臘月初六,趕在大姐兒婚期之前,宋氏帶著兩個小的回孃家送年禮。
張有喜為此糾結了一晚上,一年到頭送一次年禮,他不陪著宋氏去說不過去,可去了就要耽誤一日掙錢,前幾日雨雪天都把他急死了,這臘月年前,生意可正好做,少賣一天就少一天的錢呢。
“你別去了吧,我爹孃反正都知道,我跟他們說。”宋氏道。
“去吧去吧,我不去實在不好。”張有喜道,“賣糖葫蘆明日叫大哥去。大郎和臘月就別去了吧,不耽誤生意。”
張有田自己不用去送年禮。耿氏遠嫁,孃家一百多里路,年禮都是折成錢找遞鋪稍了去。朝廷的遞鋪有步遞、馬遞和急腳遞,步遞、馬遞都肯掙這個錢,巴不得有人找他們,一邊送著官府的文書,一邊順便幫百姓帶個信、捎個東西之類,比兼營寄遞的行商可靠,你不擔心他拐了錢物跑路。
這些鋪兵日子辛苦,薪俸微薄,掙幾個跑腿錢貼補生活,大家互惠互利。急腳遞不行,急腳遞那是專門傳遞御前文書的,可不敢招攬這些。
張有田還有點擔心,聽上回張有福回來講,這賣糖葫蘆可不是想的那麼簡單,可除了他又沒有旁人了,老二那邊大姐兒出嫁的一應事情要忙。
聽張有田一說,張金哥和張小鼠便跟他說也沒什麼難,他去了就行。被一雙兒女一鼓勵,張有田趕緊跟著去了。
安排好張有田,張有喜便安心帶著宋氏和二郎、七月、平安去岳家送年禮了。自家驢車要進城,村裡有驢車的人家統共沒有幾戶,索性又借了官莊的驢車。借車時遇到新莊頭,人挺和氣的,倒沒有“京城大官”的架子。
臨走餘氏囑咐,農閒也沒有旁的事,家中老奶奶這些日子尚好,宋氏今年秋末就沒有歸寧了,好不容易回一趟孃家,便不好當日就回,只管在孃家小住兩日好了。

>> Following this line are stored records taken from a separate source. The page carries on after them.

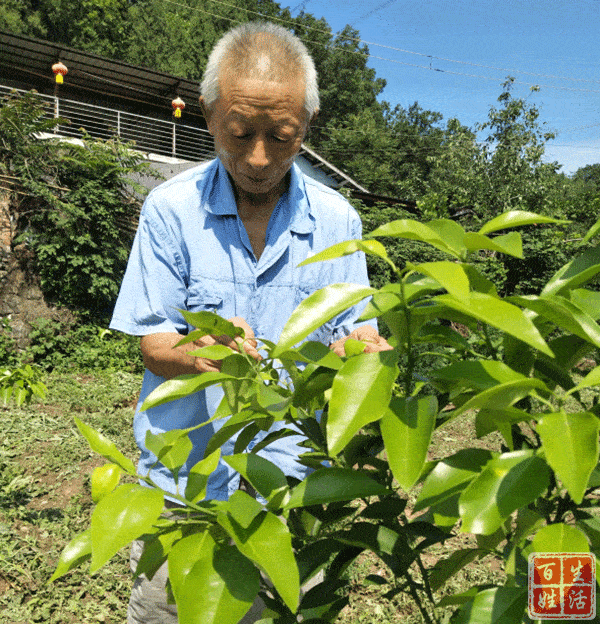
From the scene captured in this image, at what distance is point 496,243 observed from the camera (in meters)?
0.53

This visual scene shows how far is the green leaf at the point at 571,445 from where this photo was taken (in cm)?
37

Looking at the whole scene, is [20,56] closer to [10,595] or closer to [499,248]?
[10,595]

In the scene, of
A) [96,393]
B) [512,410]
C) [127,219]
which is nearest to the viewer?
[512,410]

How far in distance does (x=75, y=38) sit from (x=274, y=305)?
30.1 metres

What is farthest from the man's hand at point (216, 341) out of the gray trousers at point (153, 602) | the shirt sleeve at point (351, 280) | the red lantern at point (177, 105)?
the red lantern at point (177, 105)

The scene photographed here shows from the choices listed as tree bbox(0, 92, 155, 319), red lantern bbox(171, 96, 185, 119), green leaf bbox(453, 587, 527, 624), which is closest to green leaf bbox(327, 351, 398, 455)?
green leaf bbox(453, 587, 527, 624)

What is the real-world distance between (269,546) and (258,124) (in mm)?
1031

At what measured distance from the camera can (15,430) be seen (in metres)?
4.61

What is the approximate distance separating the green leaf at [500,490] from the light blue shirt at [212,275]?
3.25ft

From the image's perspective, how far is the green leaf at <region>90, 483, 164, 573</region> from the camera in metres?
0.42

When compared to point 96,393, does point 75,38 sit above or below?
above

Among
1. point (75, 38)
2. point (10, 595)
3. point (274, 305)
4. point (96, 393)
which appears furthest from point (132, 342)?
point (75, 38)

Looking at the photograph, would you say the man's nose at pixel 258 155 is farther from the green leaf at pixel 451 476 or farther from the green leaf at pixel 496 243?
the green leaf at pixel 451 476

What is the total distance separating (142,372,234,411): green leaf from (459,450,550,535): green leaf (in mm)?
252
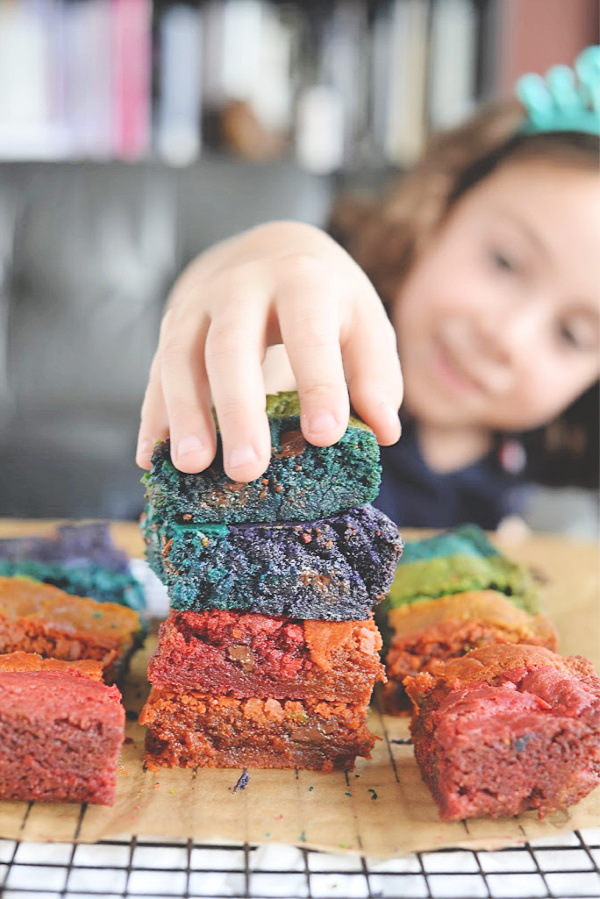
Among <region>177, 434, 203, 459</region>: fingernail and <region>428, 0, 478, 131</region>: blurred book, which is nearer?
<region>177, 434, 203, 459</region>: fingernail

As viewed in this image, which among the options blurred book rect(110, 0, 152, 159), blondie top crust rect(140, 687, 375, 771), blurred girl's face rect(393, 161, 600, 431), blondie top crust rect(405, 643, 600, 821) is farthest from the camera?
blurred book rect(110, 0, 152, 159)

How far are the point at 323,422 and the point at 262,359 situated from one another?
133 millimetres

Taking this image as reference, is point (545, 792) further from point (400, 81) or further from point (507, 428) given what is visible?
point (400, 81)

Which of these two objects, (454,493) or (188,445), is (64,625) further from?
(454,493)

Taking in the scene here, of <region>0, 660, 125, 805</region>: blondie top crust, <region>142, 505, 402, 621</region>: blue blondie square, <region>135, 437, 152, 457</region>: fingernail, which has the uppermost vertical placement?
<region>135, 437, 152, 457</region>: fingernail

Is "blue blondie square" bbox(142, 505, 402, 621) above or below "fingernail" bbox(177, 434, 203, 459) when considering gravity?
below

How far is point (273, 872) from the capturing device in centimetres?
97

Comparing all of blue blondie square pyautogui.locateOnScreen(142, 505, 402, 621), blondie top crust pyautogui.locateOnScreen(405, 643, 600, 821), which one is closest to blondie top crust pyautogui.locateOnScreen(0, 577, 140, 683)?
blue blondie square pyautogui.locateOnScreen(142, 505, 402, 621)

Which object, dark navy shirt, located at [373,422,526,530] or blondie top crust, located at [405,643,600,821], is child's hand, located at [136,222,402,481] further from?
dark navy shirt, located at [373,422,526,530]

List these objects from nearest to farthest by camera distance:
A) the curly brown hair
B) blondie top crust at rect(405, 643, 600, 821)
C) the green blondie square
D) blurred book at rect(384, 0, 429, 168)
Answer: blondie top crust at rect(405, 643, 600, 821) → the green blondie square → the curly brown hair → blurred book at rect(384, 0, 429, 168)

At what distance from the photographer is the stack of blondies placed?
1.07m

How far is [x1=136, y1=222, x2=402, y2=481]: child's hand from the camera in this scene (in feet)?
3.29

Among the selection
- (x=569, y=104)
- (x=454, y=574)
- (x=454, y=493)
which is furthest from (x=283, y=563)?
(x=569, y=104)

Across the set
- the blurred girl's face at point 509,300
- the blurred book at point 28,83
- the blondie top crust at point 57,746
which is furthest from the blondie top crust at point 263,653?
the blurred book at point 28,83
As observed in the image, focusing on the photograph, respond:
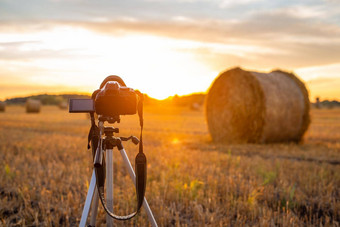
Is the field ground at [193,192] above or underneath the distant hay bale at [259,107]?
underneath

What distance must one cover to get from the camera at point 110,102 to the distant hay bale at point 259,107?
786 cm

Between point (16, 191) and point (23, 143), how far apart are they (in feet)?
17.0

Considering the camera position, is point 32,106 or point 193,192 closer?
point 193,192

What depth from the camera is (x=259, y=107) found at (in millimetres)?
9922

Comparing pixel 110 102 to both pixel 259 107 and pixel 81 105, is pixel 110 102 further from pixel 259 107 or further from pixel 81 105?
pixel 259 107

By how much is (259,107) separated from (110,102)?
26.7 feet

大人孩子收拾乾淨,三個孩子都穿上了剛做的新衣裳,二郎做的靛藍短衣,小兩隻做成背後繫帶的紅罩衣,省布還好穿,紅彤彤的十分鮮亮,穿得又厚,人又小,鼓鼓囊囊像兩隻城裡人家過年的紅燈籠。
兩個小孩子穿上這麼鮮豔好看的新衣裳,戴上絹花,美得不行,美滋滋地跑去水缸照鏡子。張有喜瞧著孩子們的土布褲子卻忍不住嫌棄了一下,應該給孩子們一起扯塊顏色布做新褲子的。
再看看他自己身上,好不容易走趟親戚,大人也穿的講究些,好歹也都是今秋新做的衣裳,只不過是自家的土布,自家用槐米和草木灰、澀柿子染的灰藍色,比灰突突的麻本色強。他裡頭穿了那件傳家寶的羊皮半臂,宋氏外頭也穿的灰藍色新衣,裡頭卻依舊穿的蘆花麻絮的冬襖,看著十分厚實,可遠不如一層絲綿暖和。

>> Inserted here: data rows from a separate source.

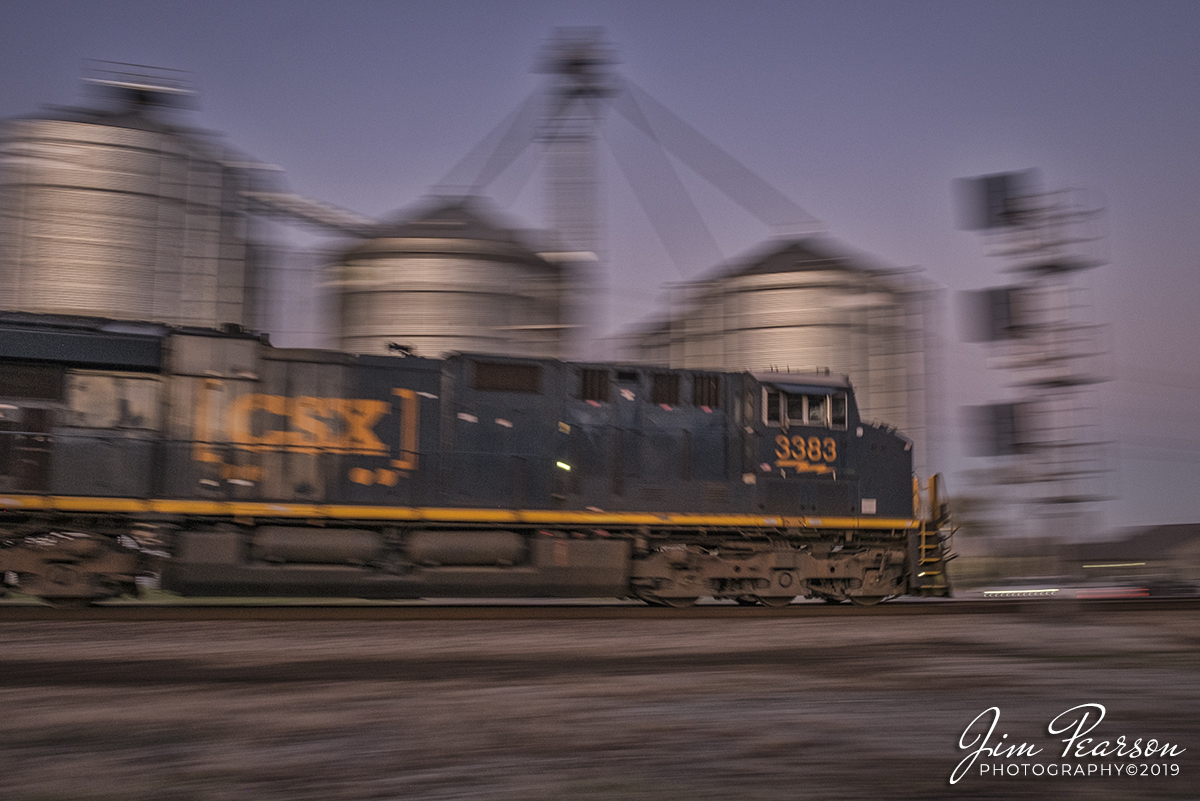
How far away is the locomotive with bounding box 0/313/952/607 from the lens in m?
11.1

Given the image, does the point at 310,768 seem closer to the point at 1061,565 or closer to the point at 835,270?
the point at 1061,565

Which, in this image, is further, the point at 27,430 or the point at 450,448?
the point at 450,448

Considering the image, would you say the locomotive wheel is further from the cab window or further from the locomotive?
the cab window

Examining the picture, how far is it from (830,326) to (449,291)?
10.9 meters

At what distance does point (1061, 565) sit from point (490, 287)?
1697 cm

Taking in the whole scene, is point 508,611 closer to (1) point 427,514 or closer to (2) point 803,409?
(1) point 427,514

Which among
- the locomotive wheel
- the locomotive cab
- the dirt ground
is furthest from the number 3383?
the dirt ground

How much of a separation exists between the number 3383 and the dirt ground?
13.8 feet

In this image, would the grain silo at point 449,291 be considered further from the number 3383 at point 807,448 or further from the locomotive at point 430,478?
the number 3383 at point 807,448

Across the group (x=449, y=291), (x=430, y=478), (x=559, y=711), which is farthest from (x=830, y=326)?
(x=559, y=711)

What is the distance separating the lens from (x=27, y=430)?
36.0 ft

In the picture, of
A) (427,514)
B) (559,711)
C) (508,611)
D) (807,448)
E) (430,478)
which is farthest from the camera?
(807,448)

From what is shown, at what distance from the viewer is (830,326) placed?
2612 centimetres

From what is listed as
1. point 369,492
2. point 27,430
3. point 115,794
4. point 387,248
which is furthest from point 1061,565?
point 387,248
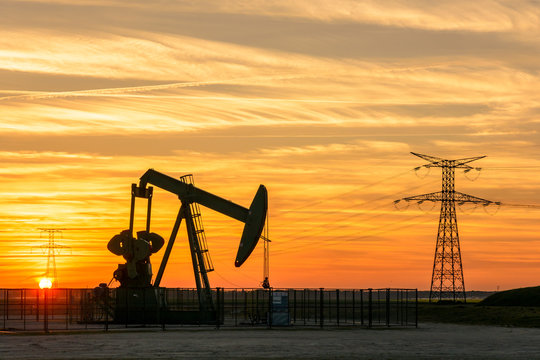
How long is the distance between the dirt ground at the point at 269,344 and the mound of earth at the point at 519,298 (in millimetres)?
46937

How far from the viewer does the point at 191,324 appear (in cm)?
5544

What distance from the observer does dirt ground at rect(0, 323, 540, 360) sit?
31391 millimetres

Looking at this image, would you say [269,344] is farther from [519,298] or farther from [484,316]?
[519,298]

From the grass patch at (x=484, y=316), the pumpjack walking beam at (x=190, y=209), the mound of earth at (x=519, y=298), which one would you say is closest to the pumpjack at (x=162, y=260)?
the pumpjack walking beam at (x=190, y=209)

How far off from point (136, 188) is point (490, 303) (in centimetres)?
5476

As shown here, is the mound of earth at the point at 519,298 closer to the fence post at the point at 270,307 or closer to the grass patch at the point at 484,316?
the grass patch at the point at 484,316

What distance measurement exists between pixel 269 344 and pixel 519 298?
64529mm

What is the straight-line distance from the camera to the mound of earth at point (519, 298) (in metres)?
93.3

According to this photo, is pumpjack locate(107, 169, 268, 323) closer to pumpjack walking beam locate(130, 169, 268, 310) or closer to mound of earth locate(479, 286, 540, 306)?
pumpjack walking beam locate(130, 169, 268, 310)

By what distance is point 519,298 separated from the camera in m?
95.9

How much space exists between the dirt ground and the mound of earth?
46937 mm


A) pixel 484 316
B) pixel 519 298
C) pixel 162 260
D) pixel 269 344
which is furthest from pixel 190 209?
pixel 519 298

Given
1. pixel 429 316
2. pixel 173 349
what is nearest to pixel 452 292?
pixel 429 316

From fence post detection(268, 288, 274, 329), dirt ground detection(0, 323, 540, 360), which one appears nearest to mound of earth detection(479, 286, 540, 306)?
fence post detection(268, 288, 274, 329)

其實家裡的錢也足夠給家中大人做絲綿襖了,可是捨不得,莊戶人家日子不是這麼過的。莊戶人家哪裡會重視吃穿,莊戶人家的錢都從牙縫裡省出來的。張有喜看著宋氏暗下決心,好好掙錢,早晚他要給宋氏買絲綿襖,買羊皮袍子。
包上頭巾,戴好手套,驢車晃晃悠悠出發。一路上說說笑笑嘰嘰喳喳,路人瞧見都不禁露出會心的微笑,這一看就是一家子送年禮走親戚的。
三房兒媳孃家的年禮素來都是餘氏準備,一視同仁,不能太摳也大方不起,就隨大流兒,今年家裡寬裕,這禮比往年又豐厚一些,往年的兩斤豬肉換成了羊肉,再有兩條魚、一罈酒、三斤饊子,四色禮。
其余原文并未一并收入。